RNA - Demonstrators gathered in Nelson Mandela Square on Wednesday, waved Palestinian flags and posters of Marwan Barghouti, the strike leader, bearing his quote “Our chains will be broken before we are.”
Barghouti, 57, is a top leader of the Palestinian Fatah Movement. He began an open-ended hunger strike on April 17, dubbed the Freedom and Dignity Strike, along with some 1,500 other inmates in protest at their conditions in Israeli prisons.
During the past 17 days, more and more Palestinian inmates have joined the strike. Fifty prisoners were reported to have joined the protest action on Thursday.
The organizers of the Wednesday rally, including Barghouti’s wife, Fadwa Barghouti, also called for “the largest campaign of civil disobedience” against Israel.
Barghouti, a highly popular figure among Palestinians, has been sentenced by an Israeli court to serve five life terms in jail over his role in a Palestinian Intifada (Uprising). He has been in Israeli prisons since 2002. He has been placed in solitary confinement following the initiation of the hunger strike.
The Palestine Liberation Organization (PLO) on Wednesday released a statement by Barghouti in which he said that he and the other hunger strikers in Israeli jails had launched the strike for “freedom and dignity” and would continue it until their “legitimate demands are met.”
“Israel cannot silence us, nor isolate us, nor break us,” he said, adding that, “This hunger strike aims to confront the ongoing and escalating unjust Israeli occupation policies against prisoners and their loved ones. We stress our determination to undertake this struggle whatever the cost.”
The strikers are calling for immediate improvements in jail conditions, including longer family visits, proper medical attention, phone access, and an end to solitary confinements and administrative detention.
The much-criticized administrative detention is a policy under which Palestinian inmates are kept in Israeli detention facilities without trial or charge. Nearly 700 prisoners are currently held in such detention; some of them have served for up to 11 years.

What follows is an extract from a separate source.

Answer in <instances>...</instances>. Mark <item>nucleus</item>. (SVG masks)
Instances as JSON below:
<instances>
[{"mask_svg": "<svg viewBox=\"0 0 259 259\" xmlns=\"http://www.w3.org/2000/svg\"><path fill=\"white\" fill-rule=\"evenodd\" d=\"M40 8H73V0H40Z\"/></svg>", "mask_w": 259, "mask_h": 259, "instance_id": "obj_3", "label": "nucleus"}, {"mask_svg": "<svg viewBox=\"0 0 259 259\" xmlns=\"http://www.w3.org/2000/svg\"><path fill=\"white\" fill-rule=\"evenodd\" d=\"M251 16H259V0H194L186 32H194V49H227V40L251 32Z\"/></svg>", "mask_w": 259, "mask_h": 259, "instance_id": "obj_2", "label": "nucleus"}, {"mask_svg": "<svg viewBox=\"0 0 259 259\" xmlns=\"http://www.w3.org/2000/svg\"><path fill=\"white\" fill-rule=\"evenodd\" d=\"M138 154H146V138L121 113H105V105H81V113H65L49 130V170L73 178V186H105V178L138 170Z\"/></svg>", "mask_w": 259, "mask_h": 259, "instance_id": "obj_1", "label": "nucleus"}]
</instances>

Fadwa Barghouti also said that the hunger strike, as an act of protest, was part of the Palestinians’ battle against “the occupation and for independence and dignity.”
Meanwhile, Palestinians have been drinking salty water in an act of solidarity with the hunger strikers. On Wednesday, a group of Palestinians in the besieged Gaza Strip offered salty water to passersby and a number of restaurants in the Gaza City put that drink on their menus, too.
According to the prisoners’ rights group Addameer, some 6,500 Palestinians were in Israeli prisons as of January this year, including 53 women and 300 children.